We at Trusted Provider Network talk a lot about the referral process and rightly so. We talk about it because TPN.Health is the professional tool for clinicians to make and receive referrals for clients based upon the best clinical fit. It’s a big part of why we’re here. The goal is to put the process in clinicians’ (your) hands so that it is easily navigable. After all, behavioral health is a field where there is not enough time in the day for clinicians to be caught up in search issues. So, I asked a few clinicians, each of whom use a referral process appropriate to their own practices, to share their experiences with the referral process.
TPN.Health member Taylor Farris, LMSW, works at the Lafayette Parish Correctional Facility. Her work at the jail is largely crisis management, getting people stabilized and maintaining that stabilization. Beyond the crisis management, Taylor herself often lacks the time and resources to provide clients what they need. It is at this point that the need to refer out surfaces; she says, “It’s imperative to have a good list of people. Once I know they (clients) are being released, I need to find someone that can really start the intensive therapy process…to try to break that cycle of incarceration.” She needs to know for sure that the people to whom she is referring can help the population she serves.
Some of you have expressed that you are in institutional or organizational settings where your place of work already has a solid referral system, so you never need to make referrals yourself. Even though you’re not making referrals, other clinicians can still search for you. The idea is that you are searchable, able to display the parts of your scopes of practice that are most important to you and the modalities, theories, and therapies you want to practice.

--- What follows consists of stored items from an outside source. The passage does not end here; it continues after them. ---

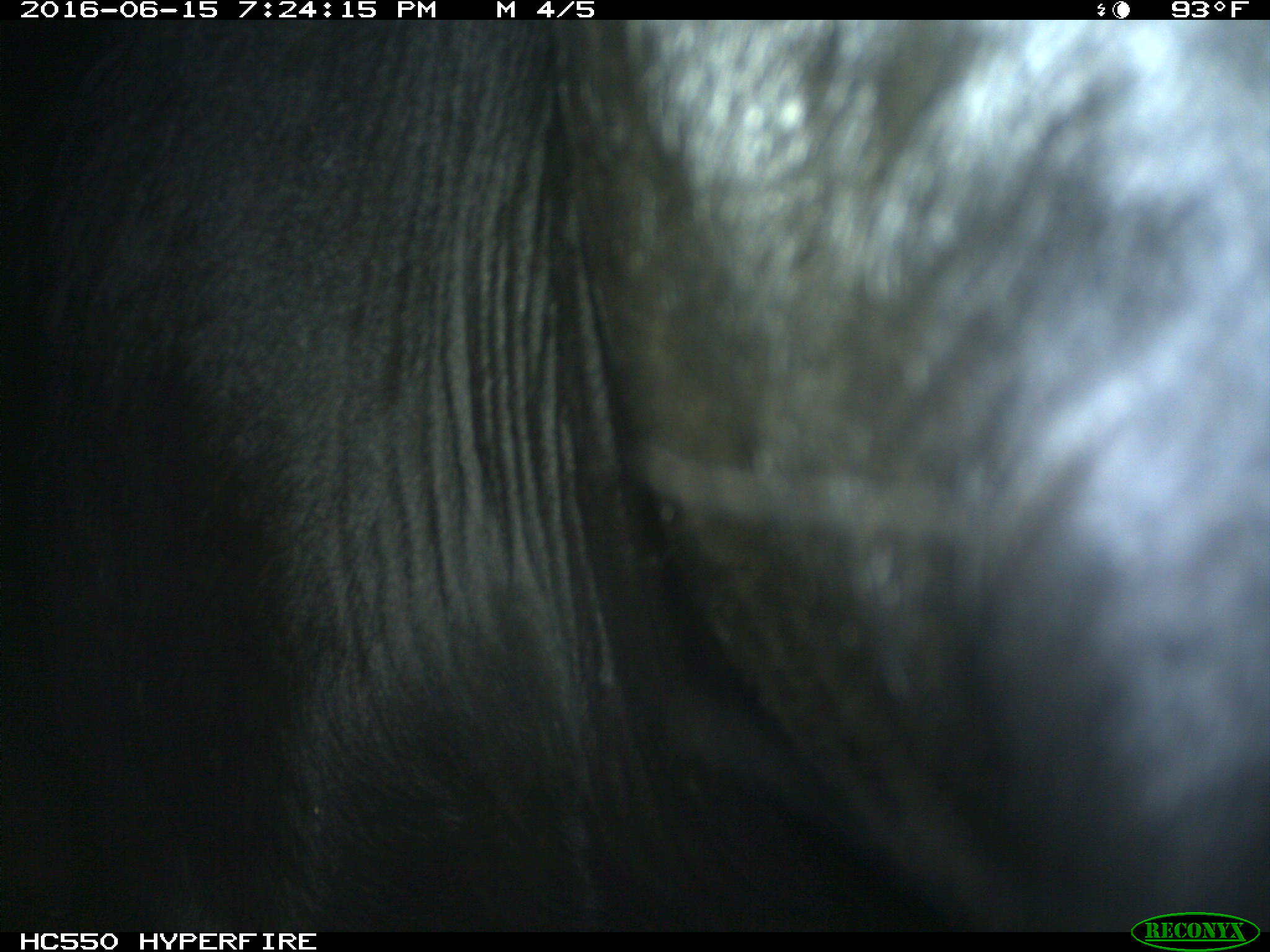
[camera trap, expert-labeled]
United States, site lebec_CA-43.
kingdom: Animalia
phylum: Chordata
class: Mammalia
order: Artiodactyla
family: Bovidae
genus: Bos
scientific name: Bos taurus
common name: domestic cow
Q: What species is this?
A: Bos taurus (domestic cow).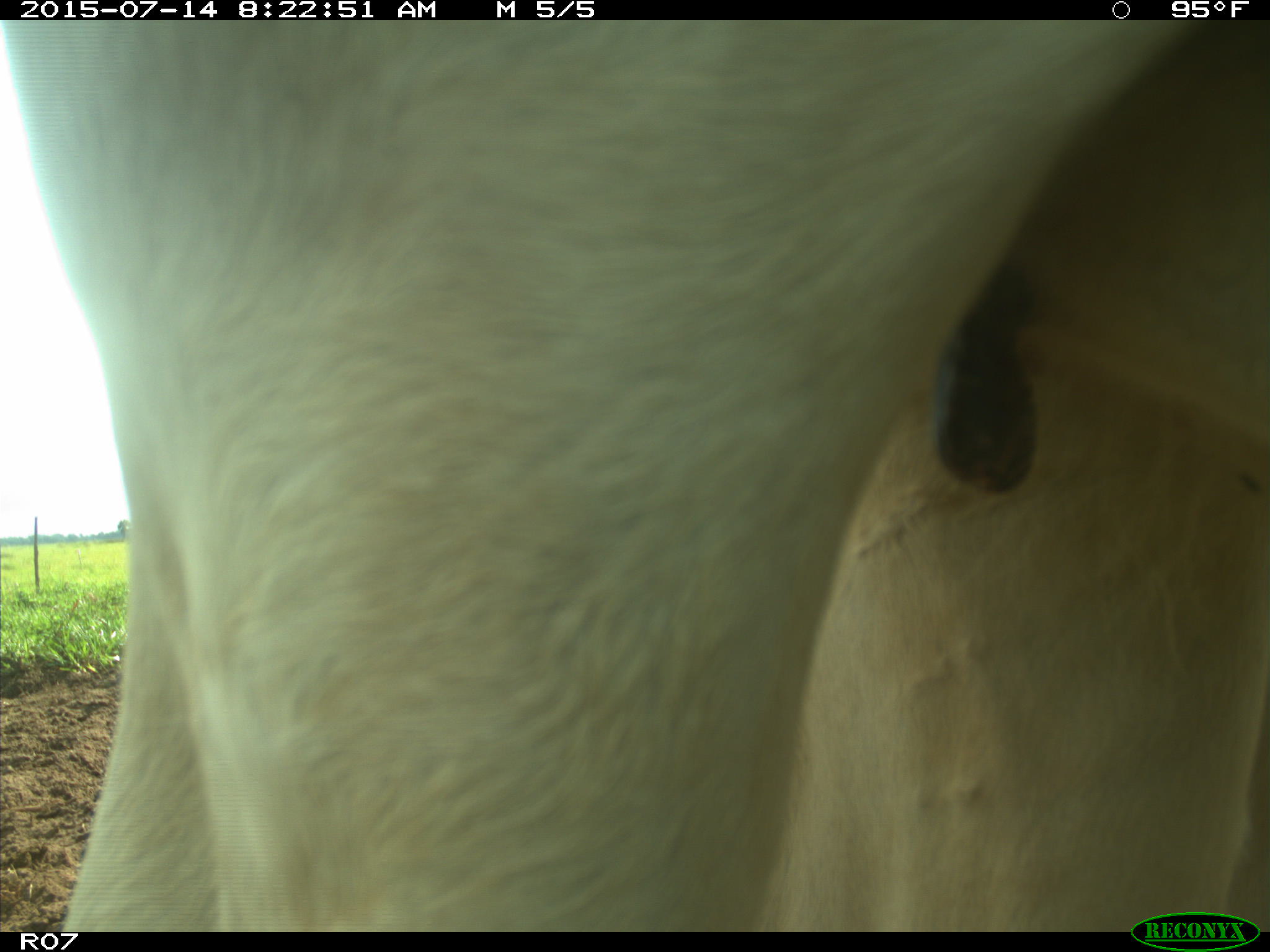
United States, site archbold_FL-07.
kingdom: Animalia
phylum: Chordata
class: Mammalia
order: Artiodactyla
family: Bovidae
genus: Bos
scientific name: Bos taurus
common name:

Others of you in the behavioral health space may not be in the business of seeing clients. Perhaps you are in a setting oriented instead to academia. For instance, Dr. Patrick Bordnick, LCSW, Dean of the Tulane School of Social Work, and Chair of the Board of Advisors for TPN.Health, does not himself see clients, but people often call him for referrals. Likewise, he notes the fringe benefit of being able to search for and find vetted providers for loved ones. In his experience, the referral process in the behavioral health space is presently “cumbersome, unclear, and unscalable,” and TPN.Health serves to address this issue.
At the recent TPN.Health sponsored “Teaching DBT Skills” training, I had an opportunity to speak with Mark Saucier, LPC. He works in the counseling department at a local behavioral hospital and owns a small private practice, for which the giving and receiving of referrals is necessary. Mark really spoke to the underpinnings of referrals when he expressed, “[I am] always needing them and always happy to give [them] because I don’t know everything, and I don’t know anyone who does, so maybe all of us together can figure it out.”
Underneath the referral process is the need for different human beings to practice, in honesty, what is uniquely theirs to practice. In a similar way, there is a need for a community of clinicians as diverse as the people it serves. TPN.Health Ambassador and member Parker Sternbergh, LCSW, touched on the subject of diversity when she noted how important it is for her to “bring herself” into practice. This means integration of creativity and nuances from her own lived experience into the role of clinician.
It is true that no one provider is clinically equipped to address all manner of things and people that happen to float, barge, slump, or dance into their office, but there is even more to it than that. Principally, a therapeutic encounter is a human encounter. This means it is quite possible that non-negotiable barriers come up when determining clinical fit. These barriers can take the form of differences in gender, communication style, energy level, perceived power, age, or any number of nuanced perceptions that influence how people exist in an encounter with another person.
So, part of the clinical fit is the human fit. Will clinician and client be able to relate to one another? Are there barriers that we can help remove to locate a better match between clinician and client? These are questions to consider when making a referral, and TPN.Health is giving you the tool to navigate to solutions, through access to a trusted, diverse community.